Un tempo un’analisi critica del Financial Times contro la politica economica italiana sarebbe stata stracopiata e stracitata in tempo reale fra Roma e Milano: soprattutto nel semideserto mediatico di Ferragosto. Nell’agosto 2020 un severo reportage-riflessione inviato a Londra dal desk milanese di FT sui nuovi “istinti statalisti” delGgoverno Conte è stato regolarmente messo in vetrina dal quotidiano britannico, ma quasi ignorata da quotidiani italiani un tempo attentissimi all’inappellabile Giudizio dei Mercati.
“Investitori e mondo degli affari sono convinti che la virata politica sia molto più ispirata da volontà dirigista che con la necessità di fronteggiare la crisi Covid”. È chiaro fin dalla titolazione il motivo dell'”alert” del FT: le grandi manovre estive del premier Giuseppe Conte e del ministro dell’Economia Roberto Gualtieri e di tutti i colleghi “gialllorossi” su dossier come Atlantia o Tim sembrano estranei alla priorità di rilanciare l’Azienda-Italia in grave recessione. Sembrano invece sfruttare un passaggio eccezionale per invertire la rotta di un trentennio di privatizzazioni e liberalizzazioni. Nel “cahier des doleances” stilato da Silvia Sciolli Borelli non manca nulla: né Ilva, né Alitalia, né Mps. Non rimane fuori l’aggressiva reintroduzione di golden powers su Mediobanca-Generali, né l’intento di rinazionalizzare la Borsa Italiana.

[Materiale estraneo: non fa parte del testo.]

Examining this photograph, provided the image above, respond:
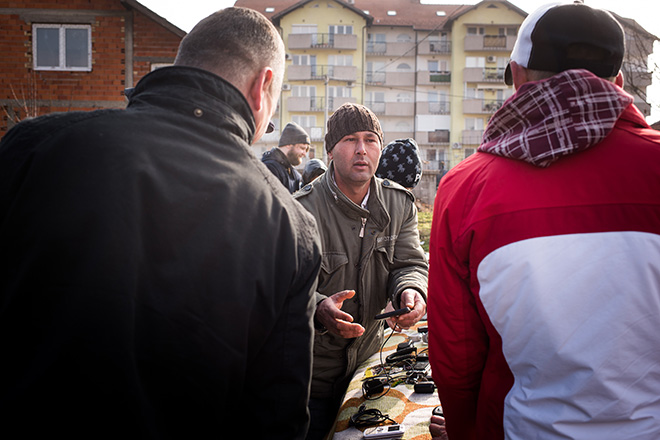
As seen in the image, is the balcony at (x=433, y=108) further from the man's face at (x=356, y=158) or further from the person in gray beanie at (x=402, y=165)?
the man's face at (x=356, y=158)

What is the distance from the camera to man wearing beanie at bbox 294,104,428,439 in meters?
3.08

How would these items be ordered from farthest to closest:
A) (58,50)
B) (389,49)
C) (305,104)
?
(389,49)
(305,104)
(58,50)

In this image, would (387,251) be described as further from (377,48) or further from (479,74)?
(377,48)

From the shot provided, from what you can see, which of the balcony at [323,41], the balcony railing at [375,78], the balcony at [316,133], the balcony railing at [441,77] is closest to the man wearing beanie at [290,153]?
the balcony at [316,133]

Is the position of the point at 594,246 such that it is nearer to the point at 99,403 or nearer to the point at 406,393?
the point at 99,403

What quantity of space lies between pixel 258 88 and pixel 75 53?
14528mm

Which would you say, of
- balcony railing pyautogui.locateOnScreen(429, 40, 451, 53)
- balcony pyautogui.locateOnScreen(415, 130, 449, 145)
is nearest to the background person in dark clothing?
balcony pyautogui.locateOnScreen(415, 130, 449, 145)

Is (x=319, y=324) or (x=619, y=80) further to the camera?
(x=319, y=324)

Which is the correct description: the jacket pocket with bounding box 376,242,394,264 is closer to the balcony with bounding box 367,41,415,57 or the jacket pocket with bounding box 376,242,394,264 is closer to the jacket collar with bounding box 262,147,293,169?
the jacket collar with bounding box 262,147,293,169

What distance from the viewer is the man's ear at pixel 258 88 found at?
63.8 inches

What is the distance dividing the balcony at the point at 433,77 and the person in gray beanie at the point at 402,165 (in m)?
48.0

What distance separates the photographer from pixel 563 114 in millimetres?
1527

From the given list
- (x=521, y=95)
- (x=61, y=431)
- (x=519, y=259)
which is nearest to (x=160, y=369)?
(x=61, y=431)

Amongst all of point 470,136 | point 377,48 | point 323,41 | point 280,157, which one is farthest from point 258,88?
point 377,48
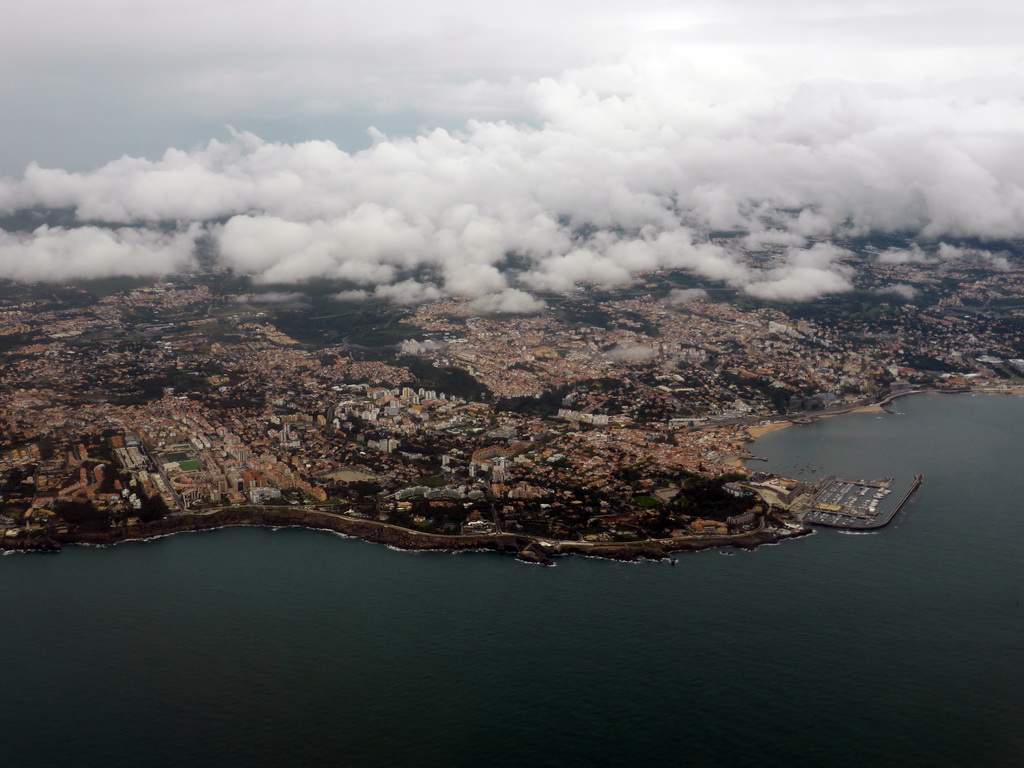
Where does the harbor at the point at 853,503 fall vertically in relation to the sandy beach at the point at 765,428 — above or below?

C’è spazio per le forti proteste del fondo TCI che si sente espropriato dal piano di ristatalizzazione di Atlantia-Aspi; “Un Paese con grande necessità di modernizzare le sue infrastrutture – avverte FT – non ha possibilità alcuna di ignorare gli investitori internazionali e – per quanto desideri proteggere alcuni suoi asset strategici – deve scegliere con attenzione quali battaglie combattere”. Soprattutto ora che il “denaro gratis” del sostegno Bce a titoli di Stato italiani e gli aiuti in arrivo dall’Europa via Recovery Fund possono illudere pericolosamente il Governo Conte di poter tentare un peculiare “sovranismo populista” in salsa statalista.